▶ _PROBLEM STATEMENT_
Please copy the post about not having sex today word for word, starting at "If you engage" and ending at "before you shag.".

▶ _SUPPLIED PASSAGE_
Please do not have sex today

Spring is in the air, and young couples' thoughts are turning more and more to love, romance and shagging. A bit of warmth and sunshine can have strange effects on the human libido, making it all too easy to get carried away by carnal thoughts. Just one unplanned kiss can lead to full-on sexual arousal and, before you know where you are, you've ended up in the bedroom engaged in intimate physical contact. So I'm told. Should you find yourself in this situation today, stop immediately.

If you engage in penetrative intercourse today without the use of contraception, one of you risks getting pregnant. If you get pregnant today, you'll probably give birth to a baby in nine months time. If you give birth to a baby in nine months time... well, just look at the calendar. Work it out for yourself. Think before you shag.

No child deserves to be born on Christmas Day. Nobody wants their birthday to be overshadowed by the biggest national celebration of the year. Nothing is more guaranteed to give a child major personality problems later in life than to share their birthday with the baby Jesus. Is five minutes of horizontal ecstacy today worth the lifetime of personal trauma to follow? Don't do it.

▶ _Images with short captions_
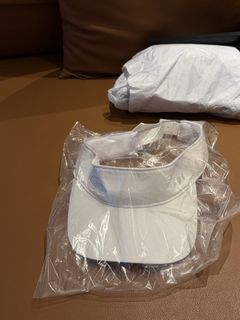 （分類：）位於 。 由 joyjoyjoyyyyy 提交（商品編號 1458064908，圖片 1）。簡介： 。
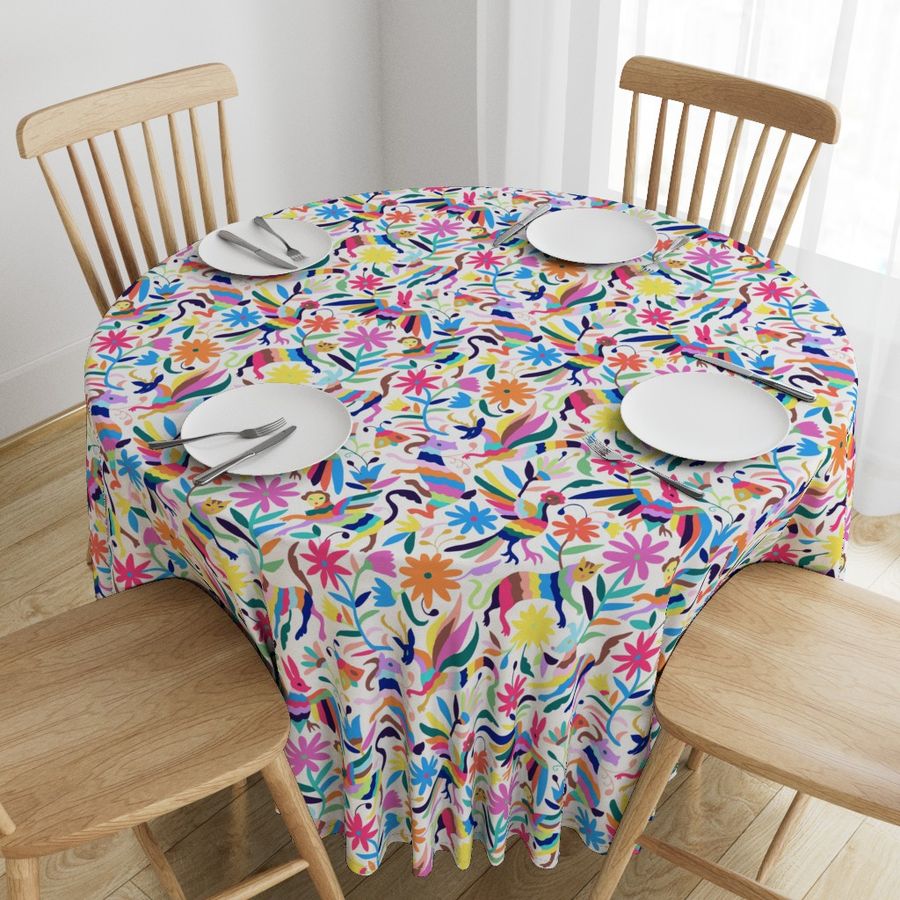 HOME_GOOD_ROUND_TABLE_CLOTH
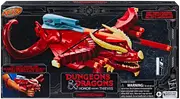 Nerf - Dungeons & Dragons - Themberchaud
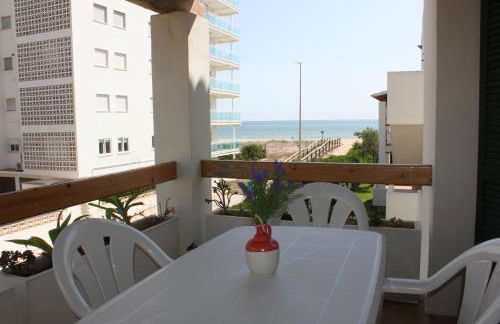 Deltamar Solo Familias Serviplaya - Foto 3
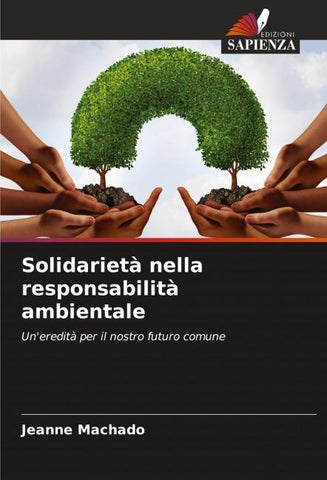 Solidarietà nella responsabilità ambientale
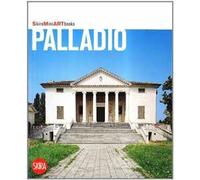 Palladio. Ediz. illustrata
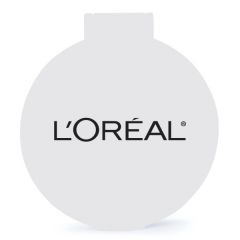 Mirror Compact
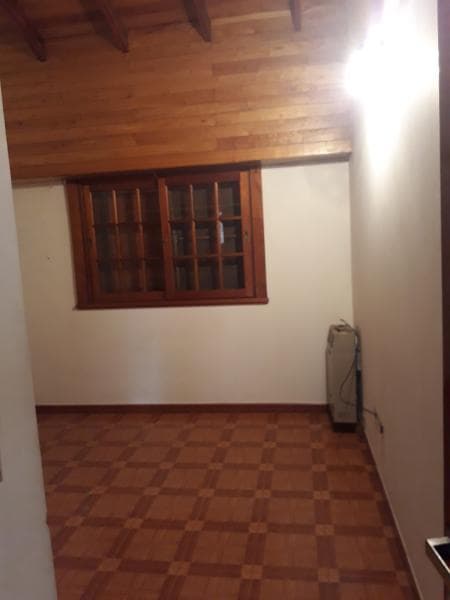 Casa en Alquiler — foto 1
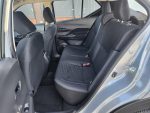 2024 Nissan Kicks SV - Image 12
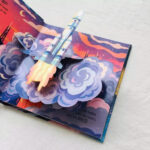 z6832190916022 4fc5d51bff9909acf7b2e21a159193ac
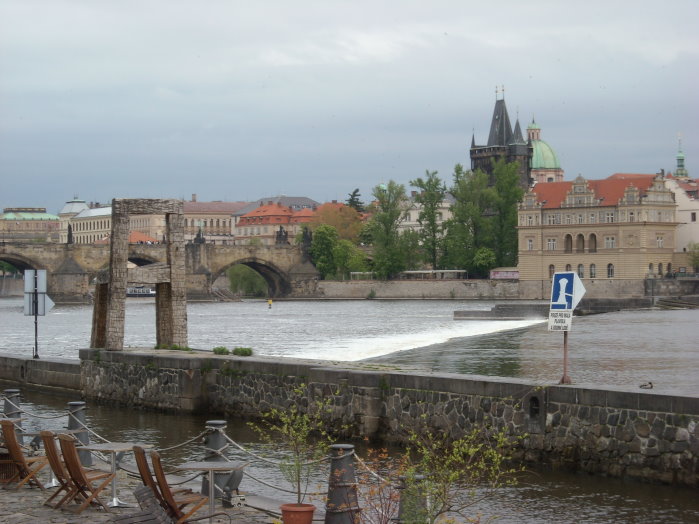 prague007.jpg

▶ _THE COMPLETED TASK_
If you engage in penetrative intercourse today without the use of contraception, one of you risks getting pregnant. If you get pregnant today, you'll probably give birth to a baby in nine months time. If you give birth to a baby in nine months time... well, just look at the calendar. Work it out for yourself. Think before you shag.